Hi DeepLearning community,

I just started the graded Programming Assignment for Course 2, Week 1 (Coursera link: Data Validation). While reading the provided code, I noticed a possible bug that doesn’t affect the Assignment results, but wanted to ask here in case I’m missing something obvious.

Code cell #7 defines the function prepare_data_splits_from_dataframe(df). This function is intended to randomly split the input DataFrame df into DataFrames for training (70% of input rows), evaluation (15%), and serving (15%). However, the function first selects a subset of rows using iloc, then randomly samples from this subset with .sample(frac=1, random_state=48) – which simply shuffles the rows of the subset.
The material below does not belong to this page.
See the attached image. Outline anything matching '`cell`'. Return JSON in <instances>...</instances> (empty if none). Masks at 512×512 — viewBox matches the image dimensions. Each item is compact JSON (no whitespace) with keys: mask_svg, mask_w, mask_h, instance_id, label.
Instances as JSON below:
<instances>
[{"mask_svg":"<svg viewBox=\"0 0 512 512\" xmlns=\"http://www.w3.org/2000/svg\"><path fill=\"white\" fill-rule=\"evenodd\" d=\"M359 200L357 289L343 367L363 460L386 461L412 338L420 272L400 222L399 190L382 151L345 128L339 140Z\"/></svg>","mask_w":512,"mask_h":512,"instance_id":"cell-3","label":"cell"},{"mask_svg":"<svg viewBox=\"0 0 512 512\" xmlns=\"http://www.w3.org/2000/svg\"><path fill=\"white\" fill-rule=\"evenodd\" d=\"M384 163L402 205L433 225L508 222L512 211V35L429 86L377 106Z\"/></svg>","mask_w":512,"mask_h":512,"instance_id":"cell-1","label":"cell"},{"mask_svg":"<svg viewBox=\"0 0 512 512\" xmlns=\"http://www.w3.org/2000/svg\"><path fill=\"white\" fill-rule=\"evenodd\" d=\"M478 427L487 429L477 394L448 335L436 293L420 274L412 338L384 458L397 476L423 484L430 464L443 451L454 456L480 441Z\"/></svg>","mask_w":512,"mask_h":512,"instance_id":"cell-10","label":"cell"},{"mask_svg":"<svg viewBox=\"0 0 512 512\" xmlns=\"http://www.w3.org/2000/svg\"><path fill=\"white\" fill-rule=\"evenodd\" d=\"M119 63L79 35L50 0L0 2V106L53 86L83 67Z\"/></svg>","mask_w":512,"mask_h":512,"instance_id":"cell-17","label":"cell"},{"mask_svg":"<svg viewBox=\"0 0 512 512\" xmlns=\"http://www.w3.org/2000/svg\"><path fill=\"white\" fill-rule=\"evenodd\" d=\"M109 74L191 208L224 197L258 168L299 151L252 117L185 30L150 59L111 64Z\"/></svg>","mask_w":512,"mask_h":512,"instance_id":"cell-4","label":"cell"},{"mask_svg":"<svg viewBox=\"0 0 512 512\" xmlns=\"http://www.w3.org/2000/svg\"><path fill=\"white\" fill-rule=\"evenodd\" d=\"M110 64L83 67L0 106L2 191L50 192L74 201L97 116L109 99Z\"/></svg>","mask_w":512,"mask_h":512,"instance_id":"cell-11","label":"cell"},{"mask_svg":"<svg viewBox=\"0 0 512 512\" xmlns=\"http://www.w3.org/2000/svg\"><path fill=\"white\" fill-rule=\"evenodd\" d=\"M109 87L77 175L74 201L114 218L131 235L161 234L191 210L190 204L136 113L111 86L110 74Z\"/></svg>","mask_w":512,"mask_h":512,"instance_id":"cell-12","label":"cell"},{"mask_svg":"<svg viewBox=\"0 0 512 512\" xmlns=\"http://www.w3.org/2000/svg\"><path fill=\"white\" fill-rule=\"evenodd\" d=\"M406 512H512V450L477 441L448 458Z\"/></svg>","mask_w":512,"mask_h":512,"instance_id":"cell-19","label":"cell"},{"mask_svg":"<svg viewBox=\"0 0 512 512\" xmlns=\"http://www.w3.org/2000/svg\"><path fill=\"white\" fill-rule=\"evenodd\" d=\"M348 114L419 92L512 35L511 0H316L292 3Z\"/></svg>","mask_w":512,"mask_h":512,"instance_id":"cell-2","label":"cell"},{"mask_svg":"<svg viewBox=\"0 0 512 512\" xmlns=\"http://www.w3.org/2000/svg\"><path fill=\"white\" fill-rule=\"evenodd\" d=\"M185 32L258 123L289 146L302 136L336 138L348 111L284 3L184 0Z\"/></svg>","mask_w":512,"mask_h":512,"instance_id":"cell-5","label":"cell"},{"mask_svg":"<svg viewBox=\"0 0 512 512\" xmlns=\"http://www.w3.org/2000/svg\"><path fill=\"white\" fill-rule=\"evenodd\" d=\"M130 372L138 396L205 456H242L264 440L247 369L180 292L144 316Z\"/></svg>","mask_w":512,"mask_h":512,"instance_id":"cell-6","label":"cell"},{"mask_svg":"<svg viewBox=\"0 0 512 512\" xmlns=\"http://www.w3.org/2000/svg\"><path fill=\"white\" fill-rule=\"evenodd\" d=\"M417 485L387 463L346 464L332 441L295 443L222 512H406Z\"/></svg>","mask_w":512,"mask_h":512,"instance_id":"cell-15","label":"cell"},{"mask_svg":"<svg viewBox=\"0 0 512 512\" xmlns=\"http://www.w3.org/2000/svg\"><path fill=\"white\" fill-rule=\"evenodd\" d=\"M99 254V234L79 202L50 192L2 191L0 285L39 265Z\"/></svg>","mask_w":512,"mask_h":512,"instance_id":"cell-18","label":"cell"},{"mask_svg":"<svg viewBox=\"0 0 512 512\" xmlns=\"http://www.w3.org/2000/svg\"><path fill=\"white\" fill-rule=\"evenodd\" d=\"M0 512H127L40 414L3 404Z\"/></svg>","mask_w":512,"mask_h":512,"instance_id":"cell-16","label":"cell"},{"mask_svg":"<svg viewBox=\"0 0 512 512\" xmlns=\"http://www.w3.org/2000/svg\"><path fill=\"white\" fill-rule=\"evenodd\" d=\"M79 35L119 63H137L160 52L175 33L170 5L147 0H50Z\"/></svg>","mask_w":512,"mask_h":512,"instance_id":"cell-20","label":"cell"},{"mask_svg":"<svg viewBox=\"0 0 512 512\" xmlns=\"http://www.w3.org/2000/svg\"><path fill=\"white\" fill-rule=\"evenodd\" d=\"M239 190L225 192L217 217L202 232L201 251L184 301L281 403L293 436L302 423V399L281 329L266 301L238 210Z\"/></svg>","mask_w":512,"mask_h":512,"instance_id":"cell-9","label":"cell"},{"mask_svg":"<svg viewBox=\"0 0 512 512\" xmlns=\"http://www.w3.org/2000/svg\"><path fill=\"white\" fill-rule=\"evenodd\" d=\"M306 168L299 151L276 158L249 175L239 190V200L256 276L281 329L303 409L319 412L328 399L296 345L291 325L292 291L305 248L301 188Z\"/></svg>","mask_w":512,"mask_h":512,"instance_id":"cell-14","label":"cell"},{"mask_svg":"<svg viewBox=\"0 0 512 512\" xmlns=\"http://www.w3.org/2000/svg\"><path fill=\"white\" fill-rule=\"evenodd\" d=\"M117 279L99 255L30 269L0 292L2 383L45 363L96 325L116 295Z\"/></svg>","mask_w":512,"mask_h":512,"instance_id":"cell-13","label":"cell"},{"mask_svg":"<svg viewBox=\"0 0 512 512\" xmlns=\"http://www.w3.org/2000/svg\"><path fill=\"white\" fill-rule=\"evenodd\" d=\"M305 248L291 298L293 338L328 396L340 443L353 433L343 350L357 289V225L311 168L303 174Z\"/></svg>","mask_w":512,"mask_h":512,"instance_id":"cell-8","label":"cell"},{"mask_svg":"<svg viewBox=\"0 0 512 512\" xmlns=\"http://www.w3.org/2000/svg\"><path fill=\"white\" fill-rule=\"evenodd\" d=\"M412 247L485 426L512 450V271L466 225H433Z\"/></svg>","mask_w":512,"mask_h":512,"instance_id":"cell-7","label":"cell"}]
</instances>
Each subset ends up with the expected number of rows, and the results are reproducible. For example, train_df always ends up with 71,236 rows. However, the rows of train_df will always be a shuffled version of the first contiguous 70% of df, regardless of the value of random_state. Similarly, eval_df and serving_df end up being shuffled versions of the same contiguous 15% blocks of df.

To randomly sample from the input DataFrame, should these lines:

train_df = df.iloc[:train_len].sample(frac=1, random_state=48).reset_index(drop=True)
eval_df = df.iloc[train_len: train_len + eval_len].sample(frac=1, random_state=48).reset_index(drop=True)
serving_df = df.iloc[train_len + eval_len: train_len + eval_len + serv_len].sample(frac=1, random_state=48).reset_index(drop=True)

Be changed to something like the following?

# Shuffle rows of the full input DataFrame
shuffled_df = df.sample(frac=1, random_state=48)

# Sample from the shuffled rows of the input DataFrame
train_df = shuffled_df.iloc[:train_len].reset_index(drop=True)
eval_df = shuffled_df.iloc[train_len: train_len + eval_len].reset_index(drop=True)
serving_df = shuffled_df.iloc[train_len + eval_len: train_len + eval_len + serv_len].reset_index(drop=True)

Thanks for bringing this up.

The 2nd approach you’ve described is the right approach to create train / eval and serving sets since it doesn’t care about the ordering of the provided dataset.

I’ve asked the staff to clarify their perspective in the notebook.

1 Like

Thanks for confirming, Balaji! I’ll leave the code unchanged so that I get expected outputs, but it’s good to hear I’m not missing something basic.